Anket: 10 İngiliz’den 4'ü Müslüman göçmenlerin ülkeleri üzerinde olumsuz bir etkisi olduğunu düşünüyor

Birleşik Krallık’ta yapılan bir araştırmaya göre, 10 Müslümandan 7'si işyerlerinde İslamofobik uygulamalara maruz kalıyor. (Sosyal medya)
Birleşik Krallık’ta yapılan bir araştırmaya göre, 10 Müslümandan 7'si işyerlerinde İslamofobik uygulamalara maruz kalıyor. (Sosyal medya)
TT

Anket: 10 İngiliz’den 4'ü Müslüman göçmenlerin ülkeleri üzerinde olumsuz bir etkisi olduğunu düşünüyor

Birleşik Krallık’ta yapılan bir araştırmaya göre, 10 Müslümandan 7'si işyerlerinde İslamofobik uygulamalara maruz kalıyor. (Sosyal medya)
Birleşik Krallık’ta yapılan bir araştırmaya göre, 10 Müslümandan 7'si işyerlerinde İslamofobik uygulamalara maruz kalıyor. (Sosyal medya)
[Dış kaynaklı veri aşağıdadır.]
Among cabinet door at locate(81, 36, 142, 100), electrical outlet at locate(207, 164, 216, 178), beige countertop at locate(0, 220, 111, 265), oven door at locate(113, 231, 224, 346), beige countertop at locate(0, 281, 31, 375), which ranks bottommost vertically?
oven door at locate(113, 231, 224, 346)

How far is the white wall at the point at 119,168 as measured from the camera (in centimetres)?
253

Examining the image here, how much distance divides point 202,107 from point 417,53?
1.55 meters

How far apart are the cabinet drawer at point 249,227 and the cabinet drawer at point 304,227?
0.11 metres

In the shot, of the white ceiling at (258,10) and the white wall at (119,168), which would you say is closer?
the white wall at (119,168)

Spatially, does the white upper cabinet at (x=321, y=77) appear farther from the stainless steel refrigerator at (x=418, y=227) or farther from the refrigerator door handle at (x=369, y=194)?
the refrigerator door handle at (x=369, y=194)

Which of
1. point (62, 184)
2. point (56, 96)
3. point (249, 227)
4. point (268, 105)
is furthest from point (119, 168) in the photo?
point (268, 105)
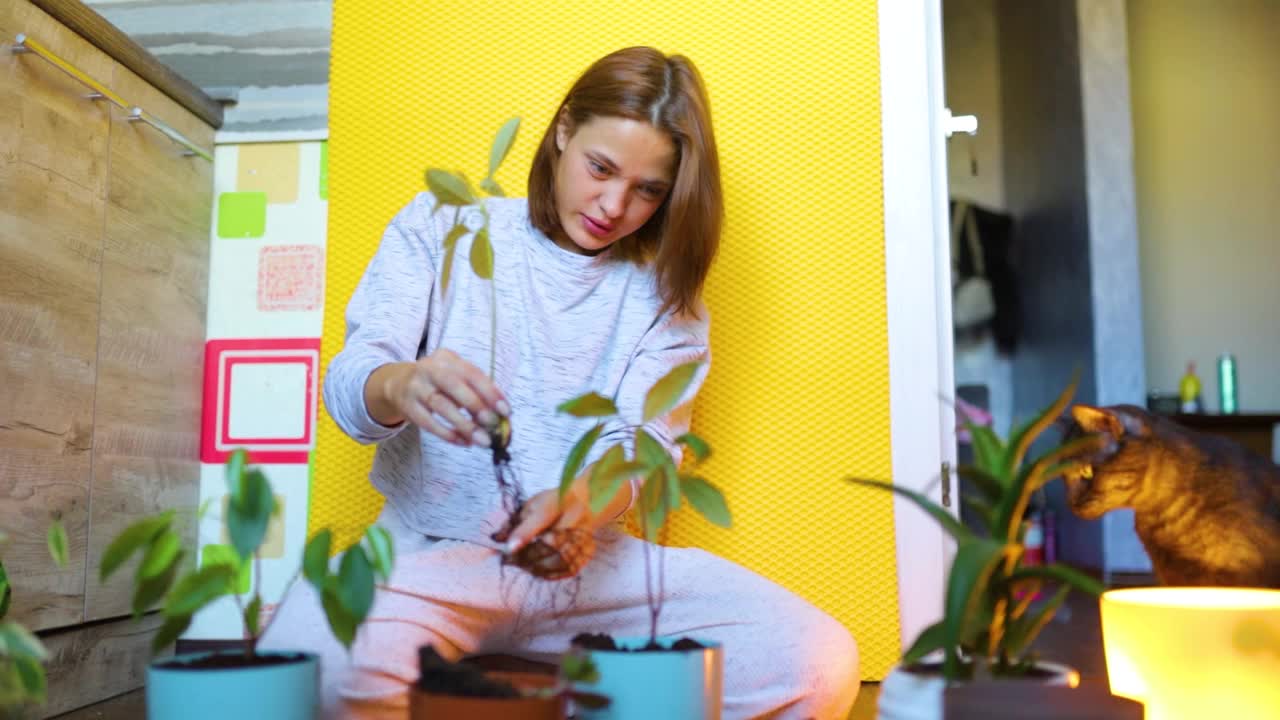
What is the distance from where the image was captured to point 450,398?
0.91m

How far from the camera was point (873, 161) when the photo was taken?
164cm

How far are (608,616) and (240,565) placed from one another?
2.13 feet

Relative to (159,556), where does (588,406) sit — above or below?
above

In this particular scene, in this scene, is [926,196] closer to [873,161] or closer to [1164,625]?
[873,161]

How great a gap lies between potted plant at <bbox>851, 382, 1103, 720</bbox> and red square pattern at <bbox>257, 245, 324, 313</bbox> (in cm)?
146

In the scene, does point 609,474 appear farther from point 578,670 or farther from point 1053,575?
point 1053,575

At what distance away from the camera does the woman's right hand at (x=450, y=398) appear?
2.90 feet

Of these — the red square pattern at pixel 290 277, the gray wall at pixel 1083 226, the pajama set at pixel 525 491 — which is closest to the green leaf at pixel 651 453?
the pajama set at pixel 525 491

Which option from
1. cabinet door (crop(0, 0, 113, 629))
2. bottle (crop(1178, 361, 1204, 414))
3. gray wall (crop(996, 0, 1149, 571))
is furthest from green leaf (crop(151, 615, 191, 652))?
bottle (crop(1178, 361, 1204, 414))

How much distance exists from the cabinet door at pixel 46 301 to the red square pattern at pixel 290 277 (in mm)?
355

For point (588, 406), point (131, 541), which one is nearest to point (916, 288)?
point (588, 406)

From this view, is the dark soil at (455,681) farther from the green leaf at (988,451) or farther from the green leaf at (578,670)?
the green leaf at (988,451)

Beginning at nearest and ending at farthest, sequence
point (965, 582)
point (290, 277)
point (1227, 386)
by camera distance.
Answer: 1. point (965, 582)
2. point (290, 277)
3. point (1227, 386)

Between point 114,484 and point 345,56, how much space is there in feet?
2.55
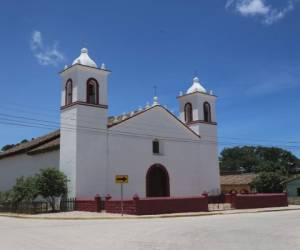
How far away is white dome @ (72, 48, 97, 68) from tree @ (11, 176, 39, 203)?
9544mm

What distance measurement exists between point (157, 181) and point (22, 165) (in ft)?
42.1

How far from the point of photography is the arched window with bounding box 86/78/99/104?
33812mm

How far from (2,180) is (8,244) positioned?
3410 centimetres

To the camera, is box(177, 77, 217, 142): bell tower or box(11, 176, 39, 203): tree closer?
box(11, 176, 39, 203): tree

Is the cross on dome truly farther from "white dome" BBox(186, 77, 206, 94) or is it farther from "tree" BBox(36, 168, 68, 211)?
"tree" BBox(36, 168, 68, 211)

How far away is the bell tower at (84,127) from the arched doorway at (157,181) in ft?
15.6

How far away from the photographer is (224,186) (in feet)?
190

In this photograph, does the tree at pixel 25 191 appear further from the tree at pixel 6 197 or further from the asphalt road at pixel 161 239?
the asphalt road at pixel 161 239

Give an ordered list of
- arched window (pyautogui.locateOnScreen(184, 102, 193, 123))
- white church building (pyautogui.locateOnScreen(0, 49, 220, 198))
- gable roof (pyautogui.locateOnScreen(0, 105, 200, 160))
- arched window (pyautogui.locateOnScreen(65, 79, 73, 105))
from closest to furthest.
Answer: white church building (pyautogui.locateOnScreen(0, 49, 220, 198)) → arched window (pyautogui.locateOnScreen(65, 79, 73, 105)) → gable roof (pyautogui.locateOnScreen(0, 105, 200, 160)) → arched window (pyautogui.locateOnScreen(184, 102, 193, 123))

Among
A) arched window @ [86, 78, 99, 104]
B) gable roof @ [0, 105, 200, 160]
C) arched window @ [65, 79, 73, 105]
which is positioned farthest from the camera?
gable roof @ [0, 105, 200, 160]

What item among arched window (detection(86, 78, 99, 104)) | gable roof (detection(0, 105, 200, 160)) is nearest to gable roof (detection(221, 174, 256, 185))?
gable roof (detection(0, 105, 200, 160))

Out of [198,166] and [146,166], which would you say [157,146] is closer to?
[146,166]

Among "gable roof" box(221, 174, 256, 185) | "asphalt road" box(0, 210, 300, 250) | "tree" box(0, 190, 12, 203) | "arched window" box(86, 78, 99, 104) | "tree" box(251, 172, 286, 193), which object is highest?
"arched window" box(86, 78, 99, 104)

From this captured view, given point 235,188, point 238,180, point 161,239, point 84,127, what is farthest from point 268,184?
point 161,239
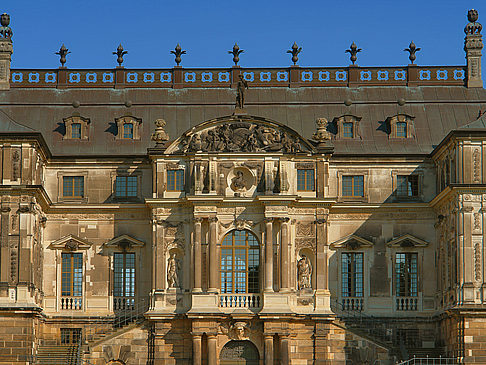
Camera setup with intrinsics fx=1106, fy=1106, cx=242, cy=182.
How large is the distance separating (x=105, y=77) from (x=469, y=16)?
2255cm

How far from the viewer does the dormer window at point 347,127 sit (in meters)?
63.7

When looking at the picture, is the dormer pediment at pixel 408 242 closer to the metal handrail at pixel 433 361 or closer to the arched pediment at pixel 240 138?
the metal handrail at pixel 433 361

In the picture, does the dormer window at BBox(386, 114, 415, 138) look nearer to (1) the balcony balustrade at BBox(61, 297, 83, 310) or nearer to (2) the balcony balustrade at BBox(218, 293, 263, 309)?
(2) the balcony balustrade at BBox(218, 293, 263, 309)

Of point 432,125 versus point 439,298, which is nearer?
point 439,298

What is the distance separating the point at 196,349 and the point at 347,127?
16009mm

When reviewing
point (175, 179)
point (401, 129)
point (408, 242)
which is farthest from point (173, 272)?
point (401, 129)

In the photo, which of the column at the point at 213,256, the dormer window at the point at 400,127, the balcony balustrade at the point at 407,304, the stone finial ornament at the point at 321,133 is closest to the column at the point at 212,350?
the column at the point at 213,256

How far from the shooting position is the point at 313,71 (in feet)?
222

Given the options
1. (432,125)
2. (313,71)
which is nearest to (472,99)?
(432,125)

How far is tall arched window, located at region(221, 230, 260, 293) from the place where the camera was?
59.3 metres

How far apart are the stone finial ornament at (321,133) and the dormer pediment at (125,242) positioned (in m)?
11.3

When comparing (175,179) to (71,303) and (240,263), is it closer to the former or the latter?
(240,263)

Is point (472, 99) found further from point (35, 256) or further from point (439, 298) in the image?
point (35, 256)

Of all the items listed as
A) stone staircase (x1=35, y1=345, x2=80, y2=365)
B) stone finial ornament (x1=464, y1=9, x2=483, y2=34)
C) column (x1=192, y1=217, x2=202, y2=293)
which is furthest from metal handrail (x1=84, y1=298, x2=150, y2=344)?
stone finial ornament (x1=464, y1=9, x2=483, y2=34)
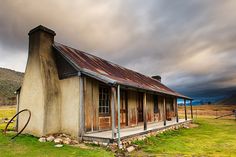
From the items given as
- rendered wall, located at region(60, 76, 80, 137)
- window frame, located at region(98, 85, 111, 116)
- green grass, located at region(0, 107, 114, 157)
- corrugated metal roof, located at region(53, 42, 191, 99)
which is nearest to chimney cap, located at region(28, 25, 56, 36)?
corrugated metal roof, located at region(53, 42, 191, 99)

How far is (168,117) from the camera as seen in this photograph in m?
19.8

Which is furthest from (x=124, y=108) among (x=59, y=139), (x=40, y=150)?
(x=40, y=150)

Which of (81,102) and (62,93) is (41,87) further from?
(81,102)

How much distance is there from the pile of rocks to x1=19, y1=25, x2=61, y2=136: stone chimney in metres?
0.37

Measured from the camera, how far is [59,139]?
878 centimetres

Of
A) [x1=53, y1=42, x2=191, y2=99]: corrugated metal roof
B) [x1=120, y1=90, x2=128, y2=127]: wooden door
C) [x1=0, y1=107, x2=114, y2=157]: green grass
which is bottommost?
[x1=0, y1=107, x2=114, y2=157]: green grass

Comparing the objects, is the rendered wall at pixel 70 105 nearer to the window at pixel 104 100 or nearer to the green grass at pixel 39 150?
the green grass at pixel 39 150

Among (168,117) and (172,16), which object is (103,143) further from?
(168,117)

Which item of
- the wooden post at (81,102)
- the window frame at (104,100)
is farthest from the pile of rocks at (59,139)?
the window frame at (104,100)

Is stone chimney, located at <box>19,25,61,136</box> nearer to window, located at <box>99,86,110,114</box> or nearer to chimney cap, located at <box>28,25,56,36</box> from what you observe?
chimney cap, located at <box>28,25,56,36</box>

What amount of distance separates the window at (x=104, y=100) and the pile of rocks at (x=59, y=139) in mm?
2192

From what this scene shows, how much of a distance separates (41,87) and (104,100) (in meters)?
3.32

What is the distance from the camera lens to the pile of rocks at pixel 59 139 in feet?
28.4

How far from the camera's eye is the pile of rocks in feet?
28.4
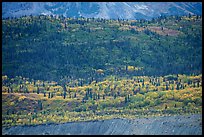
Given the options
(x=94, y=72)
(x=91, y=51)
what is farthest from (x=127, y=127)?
(x=91, y=51)

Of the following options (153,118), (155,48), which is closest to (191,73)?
(155,48)

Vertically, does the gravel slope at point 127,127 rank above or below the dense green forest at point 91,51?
below

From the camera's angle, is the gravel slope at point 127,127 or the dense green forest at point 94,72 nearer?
the gravel slope at point 127,127

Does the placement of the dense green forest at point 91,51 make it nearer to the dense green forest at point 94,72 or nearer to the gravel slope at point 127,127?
the dense green forest at point 94,72

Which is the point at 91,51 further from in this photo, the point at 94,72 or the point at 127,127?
the point at 127,127

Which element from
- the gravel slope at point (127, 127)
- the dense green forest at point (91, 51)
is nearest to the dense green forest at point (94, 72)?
the dense green forest at point (91, 51)

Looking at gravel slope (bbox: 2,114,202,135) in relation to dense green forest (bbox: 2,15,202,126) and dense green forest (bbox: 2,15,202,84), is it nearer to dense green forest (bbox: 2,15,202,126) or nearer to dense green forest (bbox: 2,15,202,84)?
dense green forest (bbox: 2,15,202,126)
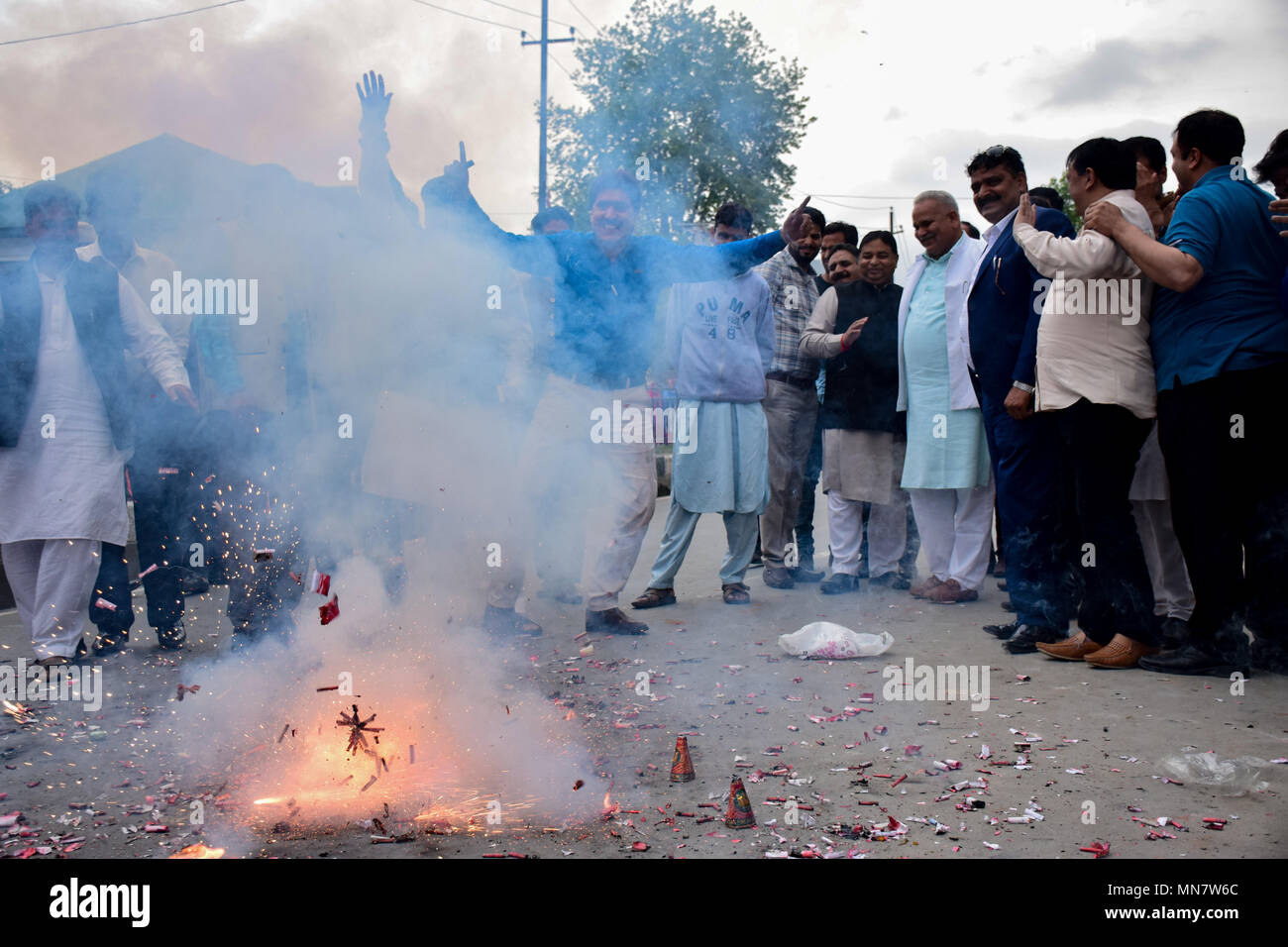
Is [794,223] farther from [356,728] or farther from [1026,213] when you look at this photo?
[356,728]

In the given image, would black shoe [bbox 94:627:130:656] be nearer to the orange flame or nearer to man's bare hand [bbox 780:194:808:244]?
the orange flame

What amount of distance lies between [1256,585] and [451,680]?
3278 millimetres

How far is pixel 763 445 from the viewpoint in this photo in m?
5.66

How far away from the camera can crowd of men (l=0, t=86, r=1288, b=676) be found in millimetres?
3834

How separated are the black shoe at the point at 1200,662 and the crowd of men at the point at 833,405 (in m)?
0.02

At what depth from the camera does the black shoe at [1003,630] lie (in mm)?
4566

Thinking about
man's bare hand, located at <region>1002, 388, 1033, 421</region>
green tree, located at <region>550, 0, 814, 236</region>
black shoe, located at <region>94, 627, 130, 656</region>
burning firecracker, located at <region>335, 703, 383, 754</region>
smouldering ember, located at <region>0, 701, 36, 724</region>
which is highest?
green tree, located at <region>550, 0, 814, 236</region>

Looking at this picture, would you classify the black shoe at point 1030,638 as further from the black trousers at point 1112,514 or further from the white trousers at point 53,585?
the white trousers at point 53,585

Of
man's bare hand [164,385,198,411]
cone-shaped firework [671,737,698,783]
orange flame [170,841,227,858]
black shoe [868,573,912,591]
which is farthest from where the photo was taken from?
black shoe [868,573,912,591]

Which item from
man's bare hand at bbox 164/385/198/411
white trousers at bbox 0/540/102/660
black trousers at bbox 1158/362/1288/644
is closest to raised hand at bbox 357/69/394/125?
man's bare hand at bbox 164/385/198/411

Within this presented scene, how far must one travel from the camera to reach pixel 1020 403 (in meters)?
4.39

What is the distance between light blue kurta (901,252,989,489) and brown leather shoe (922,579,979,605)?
591 mm

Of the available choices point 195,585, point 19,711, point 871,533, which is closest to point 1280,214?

Bir kamuoyu araştırması, her 10 İngiliz’den 4'ünün Müslüman göçmenlerin Birleşik Krallık üzerinde olumsuz bir etkisi olduğunu düşündüğünü ve yarısından fazlasının İslam'ın İngiliz değerleriyle bağdaşmadığına inandığını ortaya koydu.

Birleşik Krallık'taki bir imam, bu sonuçları ‘derinden endişe verici’ olarak nitelendirerek, Birleşik Krallık'ta ‘Müslümanlara karşı yüksek düzeyde düşmanlık duyguları’ olduğunu gösterdiğini söyledi.

Anket, bir İslamcı grup tarafından, bu hafta Hampshire'da düzenlenen ve 40 bin kişinin katılması beklenen, Birleşik Krallık'ın en büyük İslam konferansı olarak nitelendirilen toplantı öncesinde yaptırıldı.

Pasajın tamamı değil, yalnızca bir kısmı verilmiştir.